On Sunday, 7th April 2013, at about 8:00 pm we received a call from a doctor who had a patient which was bitten by a Puffadder earlier that day. We went to see the patient and advised the doctor about his treatment.
On arrival we learnt that the patient was only 1 year and 9 months old. He was playing in a sandpit with his sister when he got bitten by what was identified and confirmed as a small Puffadder (Bitis arietans) . The bite occurred at about 9:50 am in Vaalwater, Limpopo. The parents then started phoning around to find a hospital with antivenom and trained staff. It was decided to drive through to Pretoria which is about a two hour drive.
The patient was transported to a private hospital where he received only three vials of antivenom. It would seem that the hospital did not have sufficient stock of anti-venom. Normally the child would have received between five and eight vials.
By this stage the swelling had reached his elbow and the digits were a dark blue/purple colour. The patient was then transferred to a government hospital that evening where he is being cared for at the moment.
No further anti-venom was given even though supply at the state hospital was generous, due to the lapse in time and the physical presentation of the bite. He only had one puncture wound and seemed to have only received a small dose of venom.
The finger was inflamed, but the tip was still pink, indicating blood circulation to the tip of the finger was not compromised. There was some petechiae between his fingers and on the back on the hand. The hand was swollen and the arm had swollen till just below the elbow in the 10 hours post bite. His blood seemed to be clotting within normal time. Minimal haemorrhaging at the site of the bite was promising.
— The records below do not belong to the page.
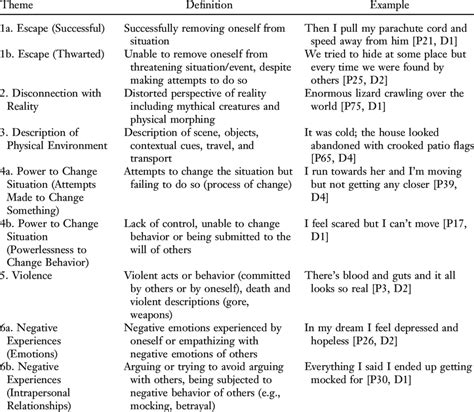 | Theme | Definition | Example |
|---|---|---|
| 1a. Escape (Successful) | Successfully removing oneself from situation | Then I pull my parachute cord and speed away from him [P21, D1] |
| 1b. Escape (Thwarted) | Unable to remove oneself from threatening situation/event, despite making attempts to do so | We tried to hide at some place but every time we were found by others [P25, D2] |
| 2. Disconnection with Reality | Distorted perspective of reality including mythical creatures and physical morphing | Enormous lizard crawling over the world [P75, D1] |
| 3. Description of Physical Environment | Description of scene, objects, contextual cues, travel, and transport | It was cold; the house looked abandoned with crooked patio flags [P65, D4] |
| 4a. Power to Change Situation (Attempts Made to Change Something) | Attempts to change the situation but failing to do so (process of change) | I run towards her and I'm moving but not getting any closer [P39, D4] |
| 4b. Power to Change Situation (Powerlessness to Change Behavior) | Lack of control, unable to change behavior or being submitted to the will of others | I feel scared but I can't move [P17, D1] |
| 5. Violence | Violent acts or behavior (committed by others or by oneself), death and violent descriptions (gore, weapons) | There's blood and guts and it all looks so real [P3, D2] |
| 6a. Negative Experiences (Emotions) | Negative emotions experienced by oneself or empathizing with negative emotions of others | In my dream I feel depressed and hopeless [P26, D2] |
| 6b. Negative Experiences (Intrapersonal Relationships) | Arguing or trying to avoid arguing with others, being subjected to negative behavior of others (e.g., mocking, betrayal) | Everything I said I ended up getting mocked for [P30, D1] |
The parents and doctor were instructed to ensure the patient has lots of fluids to ensure the kidneys are being flushed. Until then this had been a low priority and the child was slightly dehydrated. They were asked to monitor that the patient is passing urine and that it is not discoloured, which would indicate the kidneys may not be functioning properly. Initially we suggested a slight elevation for the hand but the child was not impeded by the swelling and was moving it around freely. Approximately 2 hours later we also requested that they try to get the patient to flex his hand as the movement will increase the chances of a faster recovery. He was given a few basic exercises to do.
The next evening we visited the patient again. The swelling had gone down on his forearm and only the hand was still swollen. The bite site was still very red and inflamed. His fluid intake is good and urine output was brisk. His general condition was very good. Some ecchymoses (red bruising) on his mid forearm is visible but none in the elbow or armpit areas as normally observed. He is mobile and should be discharged soon if he continues to recover this quickly.